>STRATEGY – With Crude’s decline, expect short-term rally to continue…
Executive Summary
We can all breathe a sigh of relief as last week’s events have come to an end. If we look at the past week in hindsight, key negative risks such as Greece’s exit from the Eurozone have clearly been avoided, which has been enough to calm frayed nerves in the markets. Similarly, in the US, the Fed extended its Maturity Extension Program (MEP), or Operation Twist, by $267 bn and assured markets that more will be done if required thus expanding chances of another round of Quantitative Easing. Thus, things on the global side played out in the favor of bulls. On the domestic front, the RBI delivered a surprise by keeping policy rates and CRR unchanged, contrary to market expectations.
The joker in the pack, however, has been crude oil. Brent crude has dropped to $90/barrel on global growth concerns and a 22-year high stock pile in the US. The fall in crude prices has become one of the biggest game changers for India with its ramifications pretty strong on account of our twin deficits.
On the political scenario, the Prime Minister has taken up the Finance portfolio as Mr. Pranab Mukherjee resigned to contest for presidential elections. This raises some hopes that the PM will act once again as he had done in 1991. Thus, any strong move could have a strong signaling effect on the markets.
Technically, we are well placed above 200 DMA. The recent fall in crude oil prices coupled with strong technical indicators suggest that the current rally may extend to previous highs of 5,500. Hence we recommend trading on the long side in the next 3 to 6 weeks.
Recent events - No complaints as negatives avoided
Greece election results helped restore some calm in the markets with the New Democratic Party (NDP), Pasok and the Democratic Party of the Left forming a coalition government with a total seat count of 179 out of 300 (60%). Thus, the near-term fear of Greece moving out of the Eurozone has been put to rest as the new government realizes the importance of its existing Eurozone membership. This is the outcome that markets wanted to see as the new coalition has generally signaled a willingness to go along with the current bailout path and not buck the rest of Europe.

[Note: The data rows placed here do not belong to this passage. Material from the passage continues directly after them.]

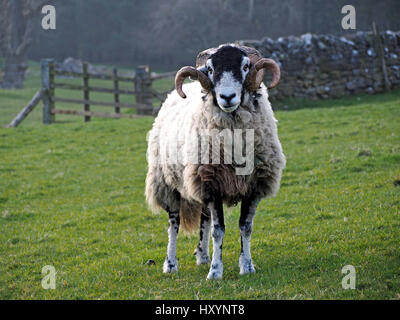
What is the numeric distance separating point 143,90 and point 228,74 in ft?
50.9

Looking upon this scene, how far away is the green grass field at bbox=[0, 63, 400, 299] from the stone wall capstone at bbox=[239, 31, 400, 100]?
4436 millimetres

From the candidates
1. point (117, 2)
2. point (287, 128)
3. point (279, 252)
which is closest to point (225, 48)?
point (279, 252)

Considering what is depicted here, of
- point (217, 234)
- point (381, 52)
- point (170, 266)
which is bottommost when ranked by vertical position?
point (170, 266)

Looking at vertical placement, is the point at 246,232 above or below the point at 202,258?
above

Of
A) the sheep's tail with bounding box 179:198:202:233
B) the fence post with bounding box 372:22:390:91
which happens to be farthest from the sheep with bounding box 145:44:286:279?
the fence post with bounding box 372:22:390:91

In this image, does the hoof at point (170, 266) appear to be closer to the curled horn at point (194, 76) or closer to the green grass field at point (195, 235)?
the green grass field at point (195, 235)

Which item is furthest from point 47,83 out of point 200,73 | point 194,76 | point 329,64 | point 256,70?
point 256,70

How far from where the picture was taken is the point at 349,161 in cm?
998

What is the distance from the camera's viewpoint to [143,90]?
2053 cm

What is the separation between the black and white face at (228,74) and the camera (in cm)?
524

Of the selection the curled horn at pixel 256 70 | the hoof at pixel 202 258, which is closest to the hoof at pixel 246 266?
the hoof at pixel 202 258

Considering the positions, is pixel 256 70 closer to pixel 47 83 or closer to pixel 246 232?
pixel 246 232

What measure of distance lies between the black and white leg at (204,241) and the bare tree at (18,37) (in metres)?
34.2

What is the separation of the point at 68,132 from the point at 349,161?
9.46 meters
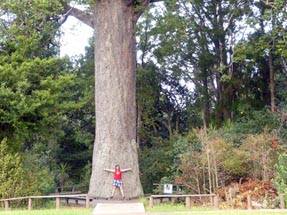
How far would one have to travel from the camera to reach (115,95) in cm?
1480

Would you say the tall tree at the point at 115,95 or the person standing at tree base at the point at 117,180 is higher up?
the tall tree at the point at 115,95

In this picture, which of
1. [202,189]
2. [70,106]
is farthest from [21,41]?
[202,189]

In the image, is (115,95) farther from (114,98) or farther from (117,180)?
(117,180)

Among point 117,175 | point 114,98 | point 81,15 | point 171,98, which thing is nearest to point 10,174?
point 117,175

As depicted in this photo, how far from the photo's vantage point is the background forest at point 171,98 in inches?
599

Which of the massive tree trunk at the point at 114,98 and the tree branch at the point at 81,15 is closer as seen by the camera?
the massive tree trunk at the point at 114,98

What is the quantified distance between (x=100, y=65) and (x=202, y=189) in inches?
224

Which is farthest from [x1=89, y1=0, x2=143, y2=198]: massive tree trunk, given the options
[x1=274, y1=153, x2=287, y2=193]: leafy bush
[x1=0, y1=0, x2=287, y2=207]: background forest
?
[x1=274, y1=153, x2=287, y2=193]: leafy bush

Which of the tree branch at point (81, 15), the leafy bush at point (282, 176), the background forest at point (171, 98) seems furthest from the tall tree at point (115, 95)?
the leafy bush at point (282, 176)

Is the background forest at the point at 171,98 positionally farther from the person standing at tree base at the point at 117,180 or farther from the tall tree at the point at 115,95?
the person standing at tree base at the point at 117,180

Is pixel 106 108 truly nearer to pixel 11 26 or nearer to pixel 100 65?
pixel 100 65

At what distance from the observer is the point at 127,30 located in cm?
1527

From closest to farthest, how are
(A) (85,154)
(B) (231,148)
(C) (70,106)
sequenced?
1. (B) (231,148)
2. (C) (70,106)
3. (A) (85,154)

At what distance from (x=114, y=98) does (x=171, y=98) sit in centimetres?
1224
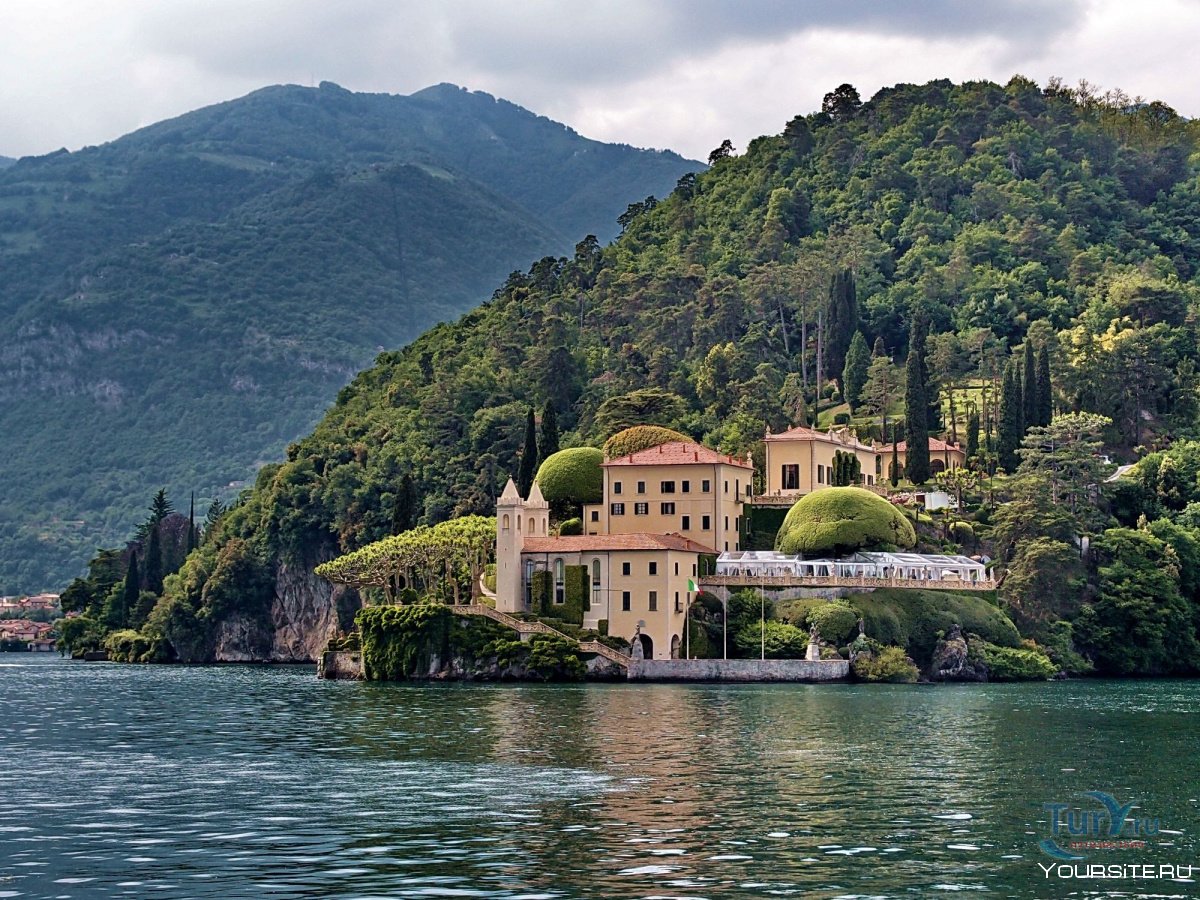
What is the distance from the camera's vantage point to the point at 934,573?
102 meters

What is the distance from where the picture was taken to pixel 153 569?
16700 centimetres

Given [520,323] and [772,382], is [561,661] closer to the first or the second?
[772,382]

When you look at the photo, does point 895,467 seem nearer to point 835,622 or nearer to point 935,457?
point 935,457

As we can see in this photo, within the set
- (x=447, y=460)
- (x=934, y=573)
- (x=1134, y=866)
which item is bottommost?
(x=1134, y=866)

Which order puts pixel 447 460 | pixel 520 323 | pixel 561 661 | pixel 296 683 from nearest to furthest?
pixel 561 661
pixel 296 683
pixel 447 460
pixel 520 323

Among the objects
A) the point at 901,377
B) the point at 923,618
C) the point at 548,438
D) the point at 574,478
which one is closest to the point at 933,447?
the point at 901,377

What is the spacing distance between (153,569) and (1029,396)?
7944 centimetres

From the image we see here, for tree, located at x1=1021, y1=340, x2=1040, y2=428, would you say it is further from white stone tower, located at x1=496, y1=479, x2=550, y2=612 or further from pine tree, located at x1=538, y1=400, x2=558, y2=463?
white stone tower, located at x1=496, y1=479, x2=550, y2=612

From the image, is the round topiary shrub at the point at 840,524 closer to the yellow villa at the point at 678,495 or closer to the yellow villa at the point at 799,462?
the yellow villa at the point at 678,495

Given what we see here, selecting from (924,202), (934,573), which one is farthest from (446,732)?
(924,202)

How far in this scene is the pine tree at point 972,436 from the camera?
12900 centimetres

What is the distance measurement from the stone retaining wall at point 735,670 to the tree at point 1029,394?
4074 centimetres

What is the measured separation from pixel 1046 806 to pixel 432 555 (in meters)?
A: 66.5

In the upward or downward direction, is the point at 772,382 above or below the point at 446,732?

The Federal Reserve, too, did not deliver any major surprises as it announced a continuation to its MEP (Operation Twist) to the tune of $267 bn. Further, the Fed decided to keep the target range for federal funds rate at 0 to 0.25% and exceptionally low levels for the federal funds rate at least through late 2014. The Fed’s acknowledged that the US economy is expanding only moderately and that growth in employment has also slowed in recent months, keeping unemployment rates elevated. The Fed’s assurance that it will be ready to support the market as needed however lends assurance of another round of QE in the near term.
The RBI, meanwhile, in its June 2012 mid-quarter monetary policy review maintained a status quo on repo rate and CRR at 8.0% and 4.75%, respectively. This move was made in contrast to both our and market expectations of 25bps reduction in policy rates. The Reserve Bank cited concern on inflation and shifted the blame of slower investment growth on the government and other reasons. It is interesting to note that RBI once again has shifted focus on headline inflation rather than the more encouraging core inflation number and going forward monsoon’s performance will play a pivotal role in determining headline inflation trends.
Crude comes to the rescue
The joker in the pack has definitely been crude oil. Brent crude has fallen to $90/barrel on global growth issues and a 22-year high stock pile in the US. The fall in crude prices has become one of the biggest game changers for India, with its ramifications pretty strong on account of our twin deficits. The current account is sensitive by 45bps for every $10/barrel move in crude and crude’s decline from $120/barrel to $90/barrel means that we can now expect CAD at 2.5% in FY13 if crude ends the year averaging at $90/barrel. On the fiscal account as well, a decline in crude helps bail out the central government as they continue to struggle to push a hike in diesel prices. Further, even adjusted for a fall in Rupee, domestic cost of fuel has declined by over 10% since January. This lends some comfort to OMCs given that they have been unable to hike diesel prices.